EXAMPLES of VARIABLE NAME CONTEXT:
sage: R.<t> = ZZ[] sage: sigma = R.hom([t+1]) sage: S.<x> = SkewPolynomialRing(R, sigma); S Skew Polynomial Ring in x over Univariate Polynomial Ring in t over Integer Ring twisted by t |--> t + 1
The names of the variables defined above cannot be arbitrarily modified because each skew polynomial ring is unique in Sage and other objects in Sage could have pointers to that skew polynomial ring.

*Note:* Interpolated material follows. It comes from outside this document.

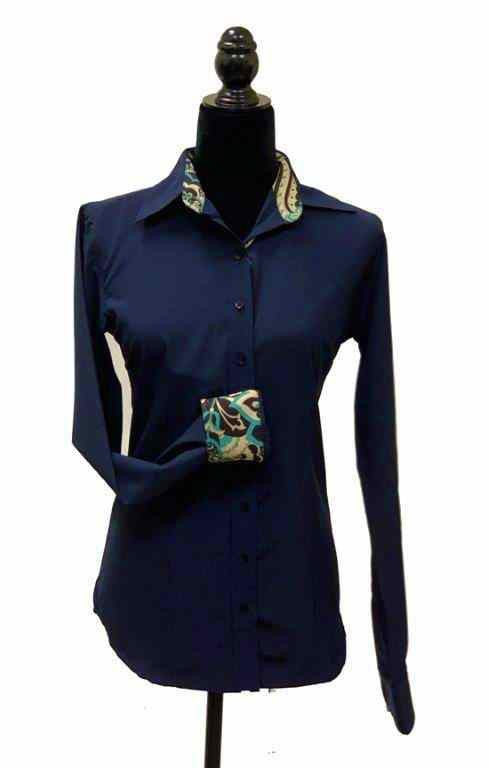 Ladies Button Up Shirt With Accent Collar & Cuffs - Navy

However, the variable can be changed within the scope of a
with
block using the localvars context:sage: with localvars(S, ['y']): ....: print(S) Skew Polynomial Ring in y over Univariate Polynomial Ring in t over Integer Ring twisted by t |--> t + 1
SQUARE BRACKETS NOTATION:
You can alternatively create a skew polynomial ring over \(R\) twisted by
base_ring_automorphism
by writingR['varname', base_ring_automorphism]
.EXAMPLES:
We first define the base ring:
sage: R.<t> = ZZ[]; R Univariate Polynomial Ring in t over Integer Ring
and the twisting map:
sage: base_ring_automorphism = R.hom([t+1]); base_ring_automorphism Ring endomorphism of Univariate Polynomial Ring in t over Integer Ring Defn: t |--> t + 1
Now, we are ready to define the skew polynomial ring:
sage: S = SkewPolynomialRing(R, base_ring_automorphism, names='x'); S Skew Polynomial Ring in x over Univariate Polynomial Ring in t over Integer Ring twisted by t |--> t + 1
Use the diamond brackets notation to make the variable ready for use after you define the ring:
sage: S.<x> = SkewPolynomialRing(R, base_ring_automorphism) sage: (x + t)^2 x^2 + (2*t + 1)*x + t^2
Here is an example with the square bracket notations:
sage: S.<x> = R['x', base_ring_automorphism]; S Skew Polynomial Ring in x over Univariate Polynomial Ring in t over Integer Ring twisted by t |--> t + 1
Rings with different variables names are different:
sage: R['x', base_ring_automorphism] == R['y', base_ring_automorphism] False
Todo
- Sparse Skew Polynomial Ring
- Multivariate Skew Polynomial Ring
- Add derivations.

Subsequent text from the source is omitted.